The same can be said for the metals within molten salt reactors and concentrating solar power plants. Molten salt reactors are a type of nuclear reactor using salts as either a coolant or fuel, and concentrating solar power plants use liquid salts as a heat transfer and storage medium. A major area of research involves the effectiveness of different materials within the reactors, especially those coming into contact with salts.
Claudia Rawn, associate professor of materials science and director of the Center for Materials Processing, and her JDRD team are investigating the effects of these salts on chromium-containing alloys in conjunction with Stephen Raiman, research associate in corrosion science at ORNL.
“Our colleagues at Oak Ridge are studying the chromium in structural materials that are in contact with molten salts in places including concentrated solar or nuclear reactors,” said Rawn. “The molten salt is in contact with different structural components and there is concern about the chromium leaching out into the salt.”

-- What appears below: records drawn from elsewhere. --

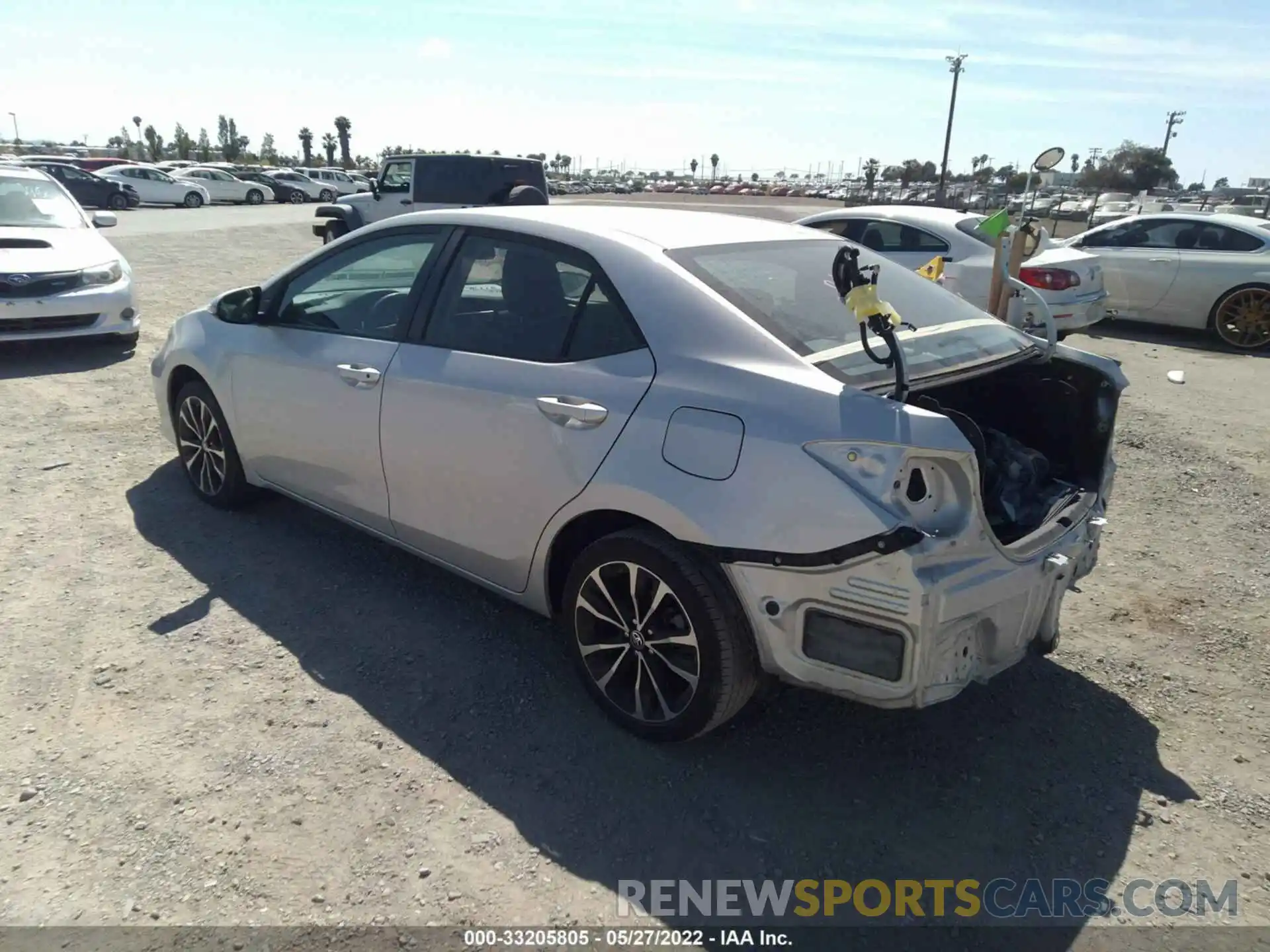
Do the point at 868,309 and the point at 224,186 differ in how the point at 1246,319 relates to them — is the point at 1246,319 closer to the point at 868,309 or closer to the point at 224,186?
the point at 868,309

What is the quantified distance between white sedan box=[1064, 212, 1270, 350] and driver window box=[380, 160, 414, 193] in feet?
35.0

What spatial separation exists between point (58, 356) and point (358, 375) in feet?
20.4

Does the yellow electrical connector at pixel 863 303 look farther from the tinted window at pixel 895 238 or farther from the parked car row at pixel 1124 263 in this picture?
the tinted window at pixel 895 238

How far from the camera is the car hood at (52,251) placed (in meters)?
7.60

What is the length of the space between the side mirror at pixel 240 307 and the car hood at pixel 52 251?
4.41 metres

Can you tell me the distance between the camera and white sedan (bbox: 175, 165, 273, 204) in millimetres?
37531

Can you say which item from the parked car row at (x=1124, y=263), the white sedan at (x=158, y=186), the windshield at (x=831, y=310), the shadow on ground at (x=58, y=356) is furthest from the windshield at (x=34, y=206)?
the white sedan at (x=158, y=186)

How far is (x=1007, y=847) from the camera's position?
2.57 m

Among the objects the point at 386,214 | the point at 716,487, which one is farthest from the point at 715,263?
the point at 386,214

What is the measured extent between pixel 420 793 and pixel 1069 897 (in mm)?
1883

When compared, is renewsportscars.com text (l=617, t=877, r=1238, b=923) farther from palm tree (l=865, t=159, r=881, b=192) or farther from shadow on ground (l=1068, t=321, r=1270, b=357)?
palm tree (l=865, t=159, r=881, b=192)

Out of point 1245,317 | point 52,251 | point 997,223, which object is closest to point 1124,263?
point 1245,317

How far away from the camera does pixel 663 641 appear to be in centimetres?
282

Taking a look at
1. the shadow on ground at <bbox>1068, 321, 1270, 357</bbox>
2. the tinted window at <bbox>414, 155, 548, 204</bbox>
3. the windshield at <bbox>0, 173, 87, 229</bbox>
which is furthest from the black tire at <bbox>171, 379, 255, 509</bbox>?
the tinted window at <bbox>414, 155, 548, 204</bbox>
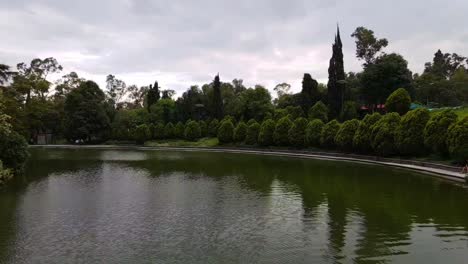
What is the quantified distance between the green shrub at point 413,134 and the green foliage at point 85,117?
5785cm

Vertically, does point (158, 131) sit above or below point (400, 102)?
below

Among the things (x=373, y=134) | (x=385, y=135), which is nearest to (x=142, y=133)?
(x=373, y=134)

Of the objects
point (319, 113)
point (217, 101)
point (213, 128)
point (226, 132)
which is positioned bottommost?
point (226, 132)

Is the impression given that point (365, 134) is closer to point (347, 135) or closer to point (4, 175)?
point (347, 135)

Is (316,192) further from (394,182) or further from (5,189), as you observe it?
(5,189)

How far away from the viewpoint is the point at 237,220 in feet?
52.6

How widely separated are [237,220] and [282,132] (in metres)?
37.5

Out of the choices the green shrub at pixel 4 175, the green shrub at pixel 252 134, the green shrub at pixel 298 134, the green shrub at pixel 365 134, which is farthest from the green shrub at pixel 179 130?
the green shrub at pixel 4 175

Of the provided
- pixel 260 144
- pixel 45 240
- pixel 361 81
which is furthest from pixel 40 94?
pixel 45 240

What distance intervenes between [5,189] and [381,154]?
1110 inches

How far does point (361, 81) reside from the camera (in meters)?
59.2

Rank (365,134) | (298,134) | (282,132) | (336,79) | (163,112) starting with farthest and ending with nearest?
(163,112) → (336,79) → (282,132) → (298,134) → (365,134)

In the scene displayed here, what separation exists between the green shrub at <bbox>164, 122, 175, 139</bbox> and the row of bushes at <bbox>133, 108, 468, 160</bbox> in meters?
10.0

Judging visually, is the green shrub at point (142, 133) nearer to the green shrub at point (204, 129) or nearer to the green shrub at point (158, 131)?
the green shrub at point (158, 131)
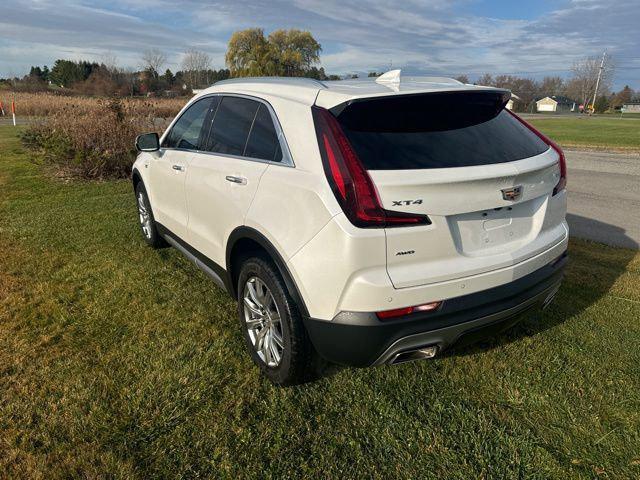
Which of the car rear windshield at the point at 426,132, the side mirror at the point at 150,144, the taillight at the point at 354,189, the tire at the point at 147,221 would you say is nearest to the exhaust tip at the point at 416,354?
the taillight at the point at 354,189

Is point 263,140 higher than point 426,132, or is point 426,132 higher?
point 426,132

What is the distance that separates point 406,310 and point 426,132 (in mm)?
914

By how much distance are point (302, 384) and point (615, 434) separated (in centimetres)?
172

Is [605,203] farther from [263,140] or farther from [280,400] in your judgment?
[280,400]

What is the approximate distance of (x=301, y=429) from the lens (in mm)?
2465

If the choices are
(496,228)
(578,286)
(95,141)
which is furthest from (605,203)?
(95,141)

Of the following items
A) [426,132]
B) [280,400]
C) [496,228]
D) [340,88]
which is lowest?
[280,400]

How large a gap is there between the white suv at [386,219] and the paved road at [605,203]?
3.62 meters

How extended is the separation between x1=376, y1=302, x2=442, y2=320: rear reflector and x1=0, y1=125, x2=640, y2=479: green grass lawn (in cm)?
71

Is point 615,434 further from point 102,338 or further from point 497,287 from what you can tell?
point 102,338

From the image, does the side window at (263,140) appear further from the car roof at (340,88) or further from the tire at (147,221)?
the tire at (147,221)

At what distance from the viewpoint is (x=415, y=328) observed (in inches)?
86.9

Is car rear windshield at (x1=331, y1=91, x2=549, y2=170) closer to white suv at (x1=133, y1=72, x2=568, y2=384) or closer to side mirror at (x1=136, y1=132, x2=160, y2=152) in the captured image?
white suv at (x1=133, y1=72, x2=568, y2=384)

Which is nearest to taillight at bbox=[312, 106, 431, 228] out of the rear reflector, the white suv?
the white suv
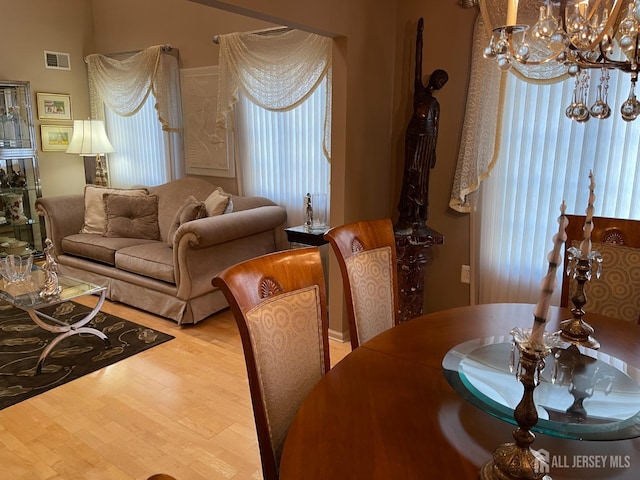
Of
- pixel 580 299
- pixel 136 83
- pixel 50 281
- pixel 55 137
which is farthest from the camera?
pixel 55 137

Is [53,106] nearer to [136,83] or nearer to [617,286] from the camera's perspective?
[136,83]

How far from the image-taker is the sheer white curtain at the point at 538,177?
2.56 meters

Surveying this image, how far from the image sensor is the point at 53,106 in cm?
535

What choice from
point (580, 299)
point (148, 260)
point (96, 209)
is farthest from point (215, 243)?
point (580, 299)

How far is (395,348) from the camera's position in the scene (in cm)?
143

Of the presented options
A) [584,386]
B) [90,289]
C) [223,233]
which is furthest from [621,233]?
[90,289]

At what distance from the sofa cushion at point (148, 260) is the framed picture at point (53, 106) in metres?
2.43

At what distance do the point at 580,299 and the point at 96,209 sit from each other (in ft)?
13.9

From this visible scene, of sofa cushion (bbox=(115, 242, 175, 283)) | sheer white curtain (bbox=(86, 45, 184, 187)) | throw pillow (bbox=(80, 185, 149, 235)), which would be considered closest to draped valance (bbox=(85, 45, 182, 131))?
sheer white curtain (bbox=(86, 45, 184, 187))

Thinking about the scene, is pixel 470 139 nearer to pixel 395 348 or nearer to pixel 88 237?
pixel 395 348

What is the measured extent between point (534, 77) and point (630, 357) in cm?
178

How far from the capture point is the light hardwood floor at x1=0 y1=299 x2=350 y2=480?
2.07 m

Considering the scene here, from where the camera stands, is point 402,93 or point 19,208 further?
point 19,208

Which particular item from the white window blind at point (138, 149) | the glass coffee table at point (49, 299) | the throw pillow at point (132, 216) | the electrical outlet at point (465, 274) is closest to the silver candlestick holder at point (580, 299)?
the electrical outlet at point (465, 274)
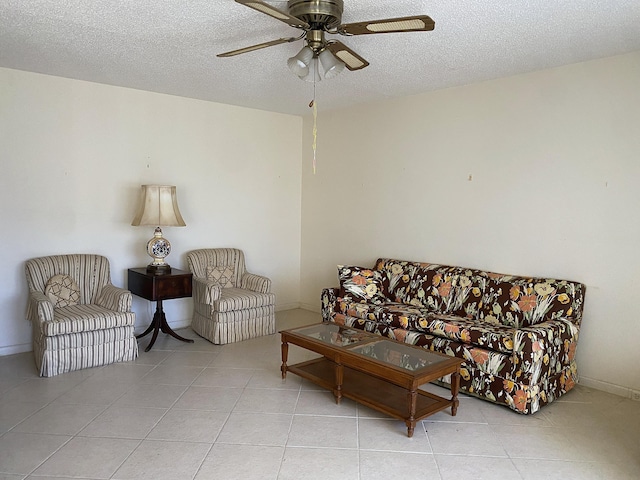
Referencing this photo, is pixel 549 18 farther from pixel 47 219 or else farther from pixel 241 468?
pixel 47 219

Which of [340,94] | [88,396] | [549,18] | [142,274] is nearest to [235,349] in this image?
[142,274]

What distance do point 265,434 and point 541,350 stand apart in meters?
1.81

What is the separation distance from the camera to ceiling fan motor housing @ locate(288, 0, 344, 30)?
7.74 feet

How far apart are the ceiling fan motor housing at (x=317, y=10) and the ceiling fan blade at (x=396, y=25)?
106 mm

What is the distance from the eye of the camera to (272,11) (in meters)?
2.08

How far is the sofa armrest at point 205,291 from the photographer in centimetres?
440

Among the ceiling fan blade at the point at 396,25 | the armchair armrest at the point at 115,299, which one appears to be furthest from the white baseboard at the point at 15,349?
the ceiling fan blade at the point at 396,25

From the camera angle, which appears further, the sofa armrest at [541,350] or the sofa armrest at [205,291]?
the sofa armrest at [205,291]

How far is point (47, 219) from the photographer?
4.18 meters

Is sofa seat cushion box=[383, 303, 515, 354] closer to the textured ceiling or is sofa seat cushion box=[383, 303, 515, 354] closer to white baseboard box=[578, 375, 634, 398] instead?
white baseboard box=[578, 375, 634, 398]

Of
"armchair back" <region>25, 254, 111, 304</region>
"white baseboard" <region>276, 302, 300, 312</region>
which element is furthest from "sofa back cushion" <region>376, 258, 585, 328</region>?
"armchair back" <region>25, 254, 111, 304</region>

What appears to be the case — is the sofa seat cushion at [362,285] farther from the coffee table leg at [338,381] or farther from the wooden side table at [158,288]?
the wooden side table at [158,288]

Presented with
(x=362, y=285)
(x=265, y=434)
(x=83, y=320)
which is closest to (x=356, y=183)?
(x=362, y=285)

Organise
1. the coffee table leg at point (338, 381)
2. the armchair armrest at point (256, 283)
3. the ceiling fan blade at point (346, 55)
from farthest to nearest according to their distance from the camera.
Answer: the armchair armrest at point (256, 283) < the coffee table leg at point (338, 381) < the ceiling fan blade at point (346, 55)
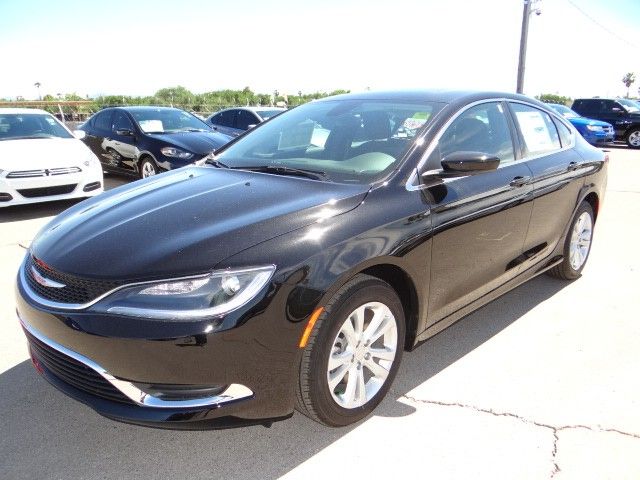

Rawn’s team plans to complement the work at ORNL by using X-ray diffraction to study the effects of these salts on structural materials that contain chromium. Raiman’s team will be investigating the interactions between molten salts and chromium in structural alloys, while Rawn will look at the salt itself.
In order to take an atomic look at the salts, Rawn’s team will use the recently established diffraction facility at the UT-ORNL Joint Institute for Advanced Materials. She hopes their work will provide an important piece of the molten salt–chromium interaction puzzle and serve as a stepping stone to future collaborations.